Chen Kang 陈康

Personal information
- Born: 24 November 1965 (age 60)
- Height: 182 cm (6 ft 0 in)

Sport
- Country: China
- Sport: Badminton
- Handedness: Right
- Event: Men's doubles
- BWF profile

Medal record
Men's badminton
Representing China
World Championships
| Silver medal – second place | 1989 Jakarta | Men's doubles |
| Bronze medal – third place | 1993 Birmingham | Men's doubles |
World Cup
| Silver medal – second place | 1993 New Delhi | Men's doubles |
| Bronze medal – third place | 1991 Macau | Men's doubles |
| Bronze medal – third place | 1992 Guangzhou | Men's doubles |
Sudirman Cup
| Bronze medal – third place | 1989 Jakarta | Mixed team |
| Bronze medal – third place | 1993 Birmingham | Mixed team |
Thomas Cup
| Gold medal – first place | 1988 Kuala Lumpur | Men's team |
| Gold medal – first place | 1990 Nagoya & Tokyo | Men's team |
| Bronze medal – third place | 1994 Jakarta | Men's team |
Asian Games
| Silver medal – second place | 1986 Seoul | Men's team |
| Bronze medal – third place | 1986 Seoul | Men's doubles |
| Bronze medal – third place | 1994 Hiroshima | Men's doubles |
| Bronze medal – third place | 1994 Hiroshima | Men's team |
Asian Championships
| Gold medal – first place | 1994 Shanghai | Men's doubles |
| Silver medal – second place | 1991 Kuala Lumpur | Men's doubles |
| Silver medal – second place | 1993 Hong Kong | Men's team |
Asian Cup
| Bronze medal – third place | 1991 Jakarta | Men's doubles |

= Chen Kang (badminton) =

Chinese badminton player

Chen Kang (born 24 November 1965) is a Chinese badminton player. He competed in the men's doubles tournament at the 1992 Summer Olympics.

## YOUR GOAL
Translate this sentence from the badminton player profile into Spanish: "He competed in the men's doubles tournament at the 1992 Summer Olympics."

[Spatial question records]
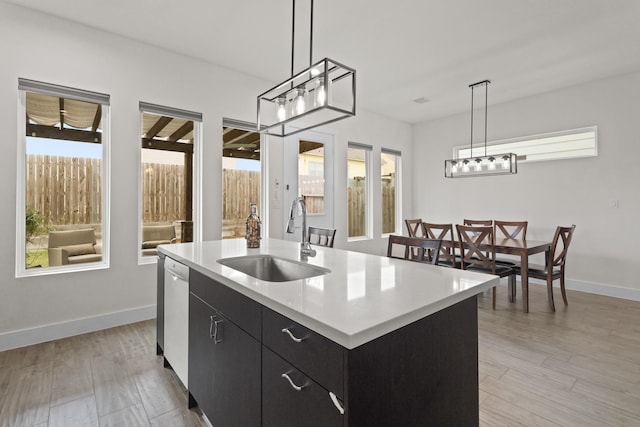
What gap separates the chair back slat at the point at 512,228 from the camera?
4.46 metres

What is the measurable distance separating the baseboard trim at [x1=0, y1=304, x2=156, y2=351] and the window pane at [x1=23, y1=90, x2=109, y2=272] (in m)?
0.52

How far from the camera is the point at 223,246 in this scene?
2.41 metres

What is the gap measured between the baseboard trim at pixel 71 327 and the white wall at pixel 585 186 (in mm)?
5017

## RESULT FOR THIS EXERCISE
Compitió en el torneo de dobles masculino de los Juegos Olímpicos de Verano de 1992.